What you will do -
1. From the meeting thread, copy the passage from "I was very excited" to "sounds good josh?" word for word.
2. In the meeting thread, what topic is given for the meeting?
3. Using the meeting thread, explain why Michael asks for Malaysian trumpet snails.
--- Page text Enclosed Below ---
# April Meeting



## TetraGuy72 (Dec 12, 2009)

I was very excited to see that the meeting this month will be held at Rift 2 Reef. Not only is it my favorite lfs in the area, it also happens to be about 5 minutes from my house. Since I haven't seen a thread about it, I thought I would post one up. I will be bringing some Amazon Frogbit and some Bacopa and anything I can find when I do my next wc.


----------



## fishyjoe24 (May 18, 2010)

sounds good josh?

I want to make a plant request for the meeting.
1. foreground plant - dwarf hair grass, glosso, or dwarf sag.
2. mid ground. - jap. blaxo or some anubias nana.
3. back ground-- rotala roudiflia. or any other fast growing stems.


----------



## TetraGuy72 (Dec 12, 2009)

Joey, the Bacopa I am bringing has been growing annoyingly fast in my tank (w/ co2 and EI dosing) I bet it would still grow pretty quick w/o co2 and ferts.

Does anyone have a Crinum calamistratum they can spare?


----------



## fishyspots (Oct 7, 2011)

I have a small Crinum that came from a friend but it's not doing much in my tank and losing it's "crinkle". Would be happy to pass it along to you and see if you can make it happier


----------



## TetraGuy72 (Dec 12, 2009)

That would be great. Thank you.


----------



## Basic (Feb 11, 2012)

Can anyone bring me some downoi. I can pay for it. C U at the meeting. Also those who want a micro worms culture let me know. So I can have them ready.


----------



## Tex Gal (Nov 1, 2007)

RENEW your membership for this year, if you haven't yet. Remember plants are for MEMBERS ONLY! This is gonna be a great meeting. The topic is substrates and their qualities.


----------



## Michael (Jul 20, 2010)

OK, here is an unusual request: I want some Malaysian trumpet snails. Most people avoid these like the plague, but I want to see how well they aerate a slightly too-deep substrate in one of my tanks.


----------



## fishyspots (Oct 7, 2011)

Pretty sure I can help you out on that one, Michael. A few have snuck in to one of my tanks and I'd be happy to try and catch them for you!


----------



## alexopolus (Jan 18, 2010)

When and what time is the meeting?


----------



## fishyjoe24 (May 18, 2010)

alexopolus said:


> When and what time is the meeting?


sunday 22 1-3 rift 2 reef.
flower mound texas.

http://www.aquatic-plants.org/meetings.html


----------



## CrownMan (Sep 12, 2005)
--- End of Enclosed Page text ---
--- Data provided Enclosed Below ---
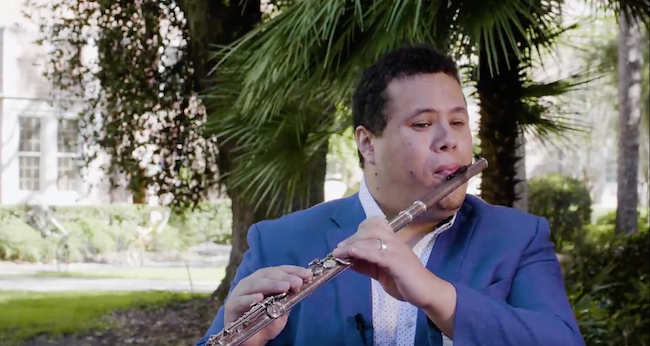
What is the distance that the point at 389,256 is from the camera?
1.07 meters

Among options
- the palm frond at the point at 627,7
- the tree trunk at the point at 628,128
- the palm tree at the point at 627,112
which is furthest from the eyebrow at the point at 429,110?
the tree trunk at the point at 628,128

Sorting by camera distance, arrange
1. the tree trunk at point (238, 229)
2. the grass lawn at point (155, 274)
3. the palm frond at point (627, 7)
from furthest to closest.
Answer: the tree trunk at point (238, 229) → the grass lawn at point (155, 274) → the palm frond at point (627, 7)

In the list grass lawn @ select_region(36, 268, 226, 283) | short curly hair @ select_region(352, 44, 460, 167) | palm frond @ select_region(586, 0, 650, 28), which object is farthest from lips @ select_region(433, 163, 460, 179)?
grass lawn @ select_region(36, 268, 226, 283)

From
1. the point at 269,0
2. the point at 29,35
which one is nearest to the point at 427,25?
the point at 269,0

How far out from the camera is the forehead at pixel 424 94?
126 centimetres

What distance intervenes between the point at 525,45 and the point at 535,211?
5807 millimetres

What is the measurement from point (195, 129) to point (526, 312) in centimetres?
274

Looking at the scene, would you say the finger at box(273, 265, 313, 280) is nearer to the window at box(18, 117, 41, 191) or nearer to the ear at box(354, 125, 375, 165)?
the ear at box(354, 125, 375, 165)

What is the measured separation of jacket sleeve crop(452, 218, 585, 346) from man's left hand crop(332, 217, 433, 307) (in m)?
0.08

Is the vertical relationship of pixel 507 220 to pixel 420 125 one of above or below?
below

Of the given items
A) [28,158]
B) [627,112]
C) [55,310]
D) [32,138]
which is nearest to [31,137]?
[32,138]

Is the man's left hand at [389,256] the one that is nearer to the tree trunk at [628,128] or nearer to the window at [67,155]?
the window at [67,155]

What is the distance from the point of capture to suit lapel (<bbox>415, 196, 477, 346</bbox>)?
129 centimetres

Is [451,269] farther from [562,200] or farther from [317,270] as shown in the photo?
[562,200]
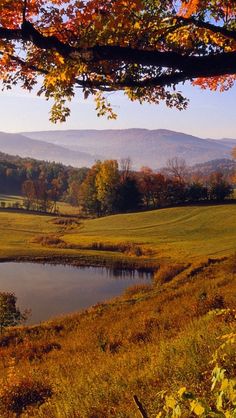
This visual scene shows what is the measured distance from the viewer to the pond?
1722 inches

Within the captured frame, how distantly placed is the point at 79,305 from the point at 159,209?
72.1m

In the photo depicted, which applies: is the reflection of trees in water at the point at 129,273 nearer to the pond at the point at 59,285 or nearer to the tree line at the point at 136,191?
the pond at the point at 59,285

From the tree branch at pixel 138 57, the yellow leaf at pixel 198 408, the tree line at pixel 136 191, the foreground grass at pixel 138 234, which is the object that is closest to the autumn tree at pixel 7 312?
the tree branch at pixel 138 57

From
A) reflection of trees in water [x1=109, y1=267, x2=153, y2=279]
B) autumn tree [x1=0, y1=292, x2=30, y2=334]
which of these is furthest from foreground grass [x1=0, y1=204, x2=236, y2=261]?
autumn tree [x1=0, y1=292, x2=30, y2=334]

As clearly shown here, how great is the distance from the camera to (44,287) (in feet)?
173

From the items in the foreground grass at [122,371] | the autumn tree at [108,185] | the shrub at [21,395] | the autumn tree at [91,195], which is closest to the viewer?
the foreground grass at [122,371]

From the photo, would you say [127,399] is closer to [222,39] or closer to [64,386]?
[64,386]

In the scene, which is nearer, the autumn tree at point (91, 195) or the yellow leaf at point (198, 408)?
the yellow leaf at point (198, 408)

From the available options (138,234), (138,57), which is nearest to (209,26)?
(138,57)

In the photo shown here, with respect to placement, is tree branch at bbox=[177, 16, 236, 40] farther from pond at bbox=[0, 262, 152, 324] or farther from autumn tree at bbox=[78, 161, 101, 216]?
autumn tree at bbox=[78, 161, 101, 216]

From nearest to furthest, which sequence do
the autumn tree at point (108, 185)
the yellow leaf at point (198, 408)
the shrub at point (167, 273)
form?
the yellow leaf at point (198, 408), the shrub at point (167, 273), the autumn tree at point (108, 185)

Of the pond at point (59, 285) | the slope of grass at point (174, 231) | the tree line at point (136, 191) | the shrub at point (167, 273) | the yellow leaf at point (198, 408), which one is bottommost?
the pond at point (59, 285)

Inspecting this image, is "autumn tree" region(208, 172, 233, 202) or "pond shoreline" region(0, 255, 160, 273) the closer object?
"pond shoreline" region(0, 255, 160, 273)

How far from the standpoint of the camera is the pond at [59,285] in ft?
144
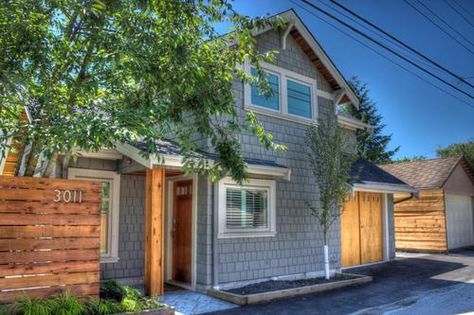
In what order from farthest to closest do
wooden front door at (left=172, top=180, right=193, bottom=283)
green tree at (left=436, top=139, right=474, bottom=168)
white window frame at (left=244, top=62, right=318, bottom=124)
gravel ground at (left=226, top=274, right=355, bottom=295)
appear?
--- End of Enclosed Data provided ---
Answers for each item -
1.
I was very excited to see that the meeting this month will be held at Rift 2 Reef. Not only is it my favorite lfs in the area, it also happens to be about 5 minutes from my house. Since I haven't seen a thread about it, I thought I would post one up. I will be bringing some Amazon Frogbit and some Bacopa and anything I can find when I do my next wc.


----------



## fishyjoe24 (May 18, 2010)

sounds good josh?

2. Substrates and their qualities.

3. Michael wants to see how well the snails aerate a slightly too-deep substrate in one of Michael's tanks. Michael calls this an unusual request because most people avoid these snails like the plague.